● **Work instructions**:
An exact transcription of the lines from the one holding "Open edition fine" to the end of the entries below, and nothing more, is the required answer. Please omit the pictures.
________
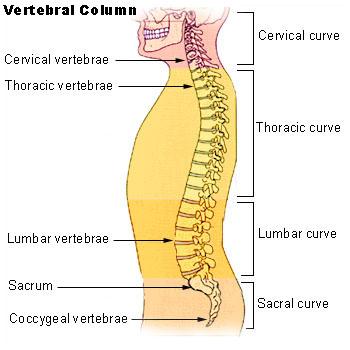 File:Illu vertebral column.jpg
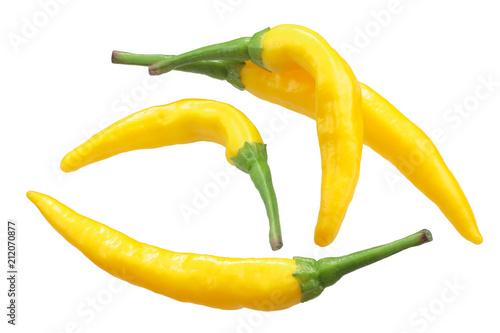 Macska sarga peppers, paths - 212070877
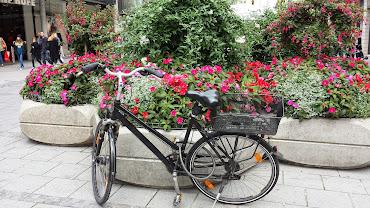 #19 Bikes Wallpaper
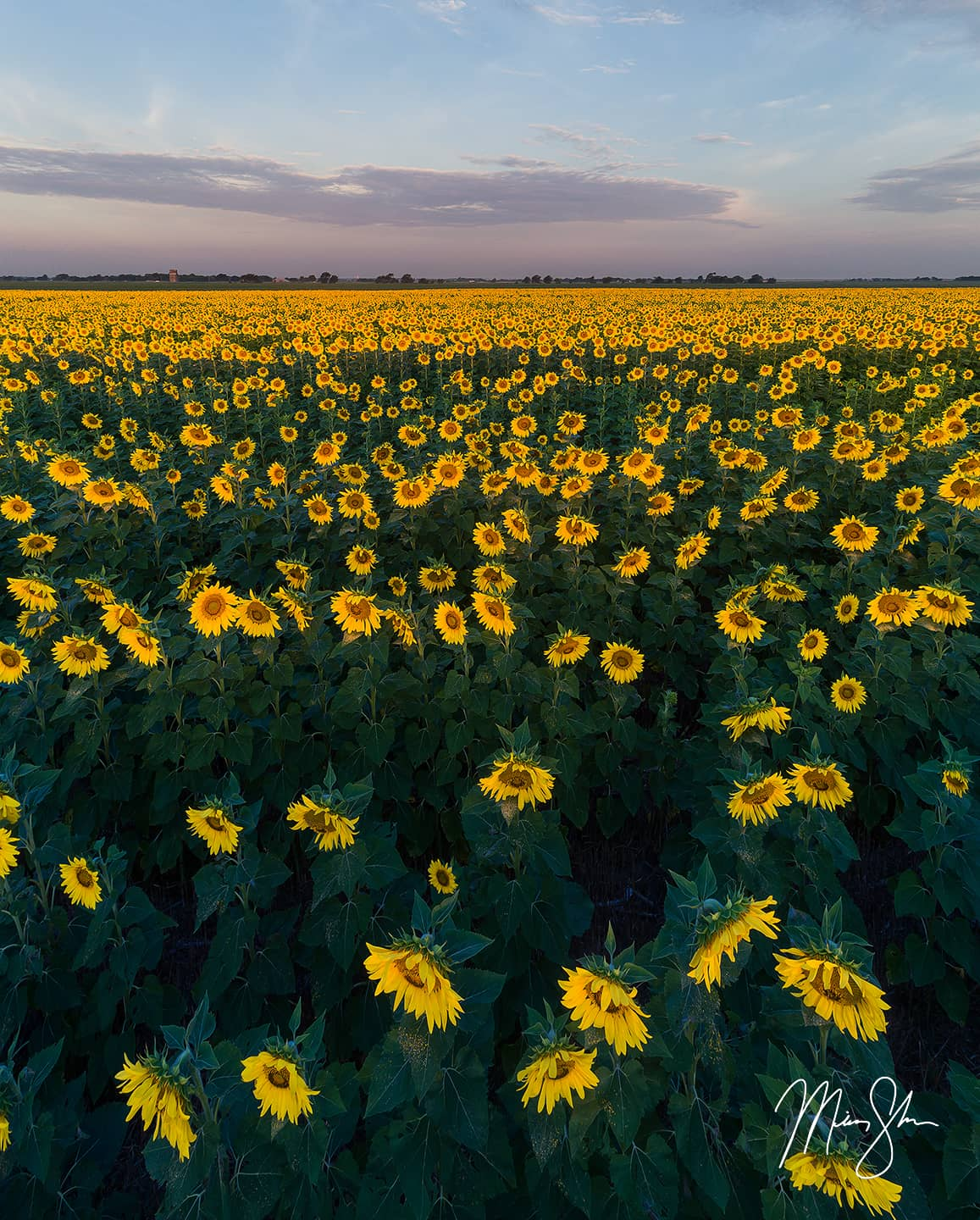 Open edition fine art print of Sunrise from above the Sunflowers from Mickey Shannon Photography. Location: Near Oxford, Kansas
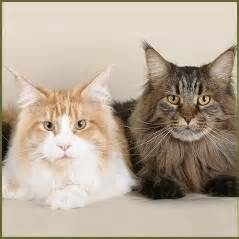 maine coon colors maine coon cats exposed the characteristics the myths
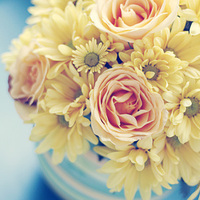 Ceremony, Reception, Flowers & Decor, white, yellow, orange, pink, red, purple, blue, green, brown, black, silver, gold, Ceremony Flowers, Flowers, Wedding, Triple 8 photography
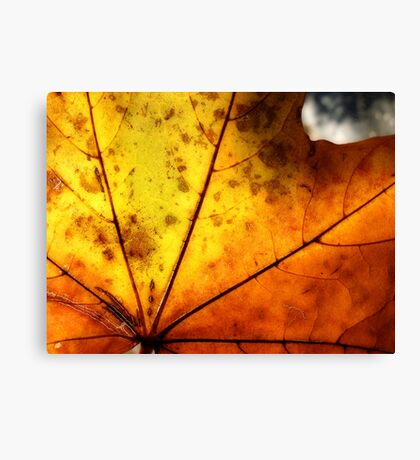 Letter Dropt From God? Canvas Print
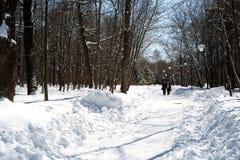 Zwei ältere Frauen, die in Winter-Wald im Tageslicht gehen Lizenzfreie Stockfotos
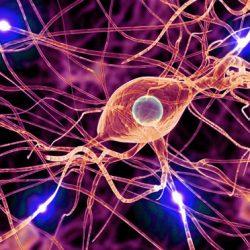 Neurociencias y Neuropsicología Clínica.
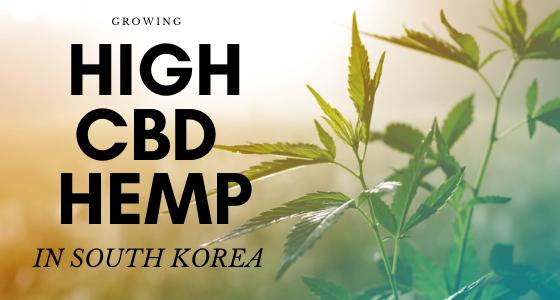 cbd seed south korea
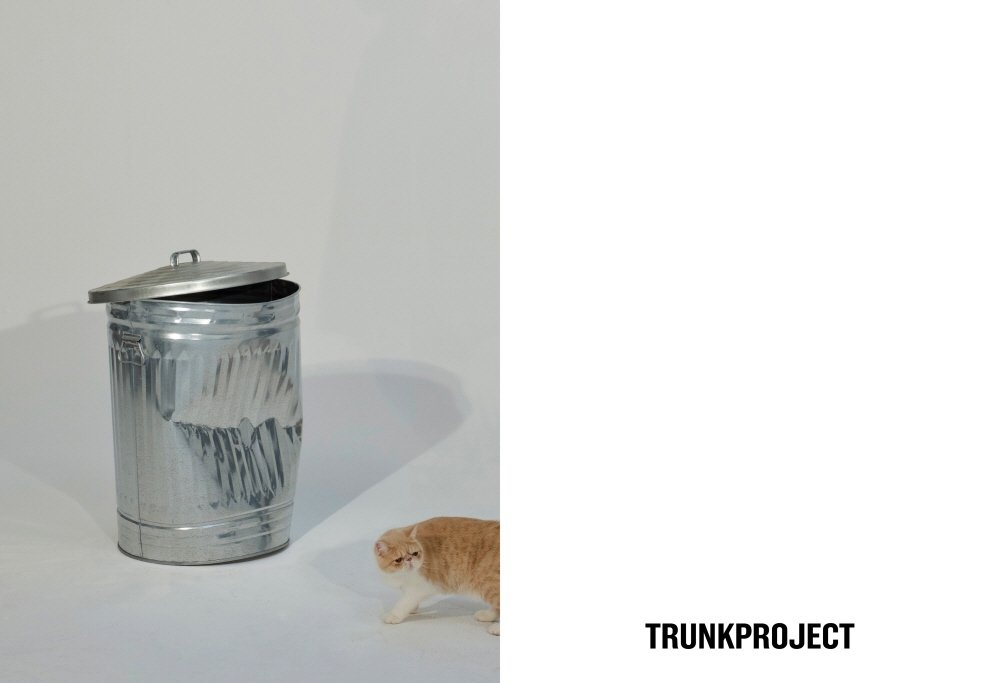 TRUNK PROJECT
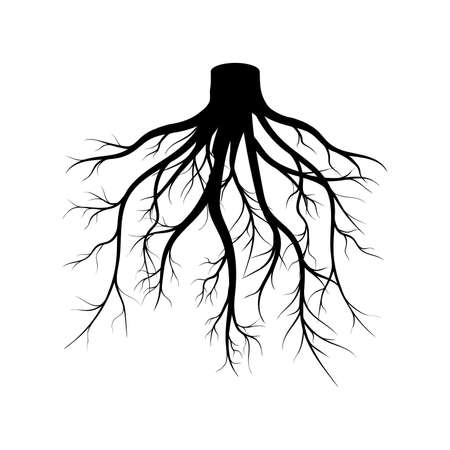 Strong Plant Roots Silhouette against White Background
________
● **Output for this exercise**:
 Open edition fine art print of Sunrise from above the Sunflowers from Mickey Shannon Photography. Location: Near Oxford, Kansas
 maine coon colors maine coon cats exposed the characteristics the myths
 Ceremony, Reception, Flowers & Decor, white, yellow, orange, pink, red, purple, blue, green, brown, black, silver, gold, Ceremony Flowers, Flowers, Wedding, Triple 8 photography
 Letter Dropt From God? Canvas Print
 Zwei ältere Frauen, die in Winter-Wald im Tageslicht gehen Lizenzfreie Stockfotos
 Neurociencias y Neuropsicología Clínica.
 cbd seed south korea
 TRUNK PROJECT
 Strong Plant Roots Silhouette against White Background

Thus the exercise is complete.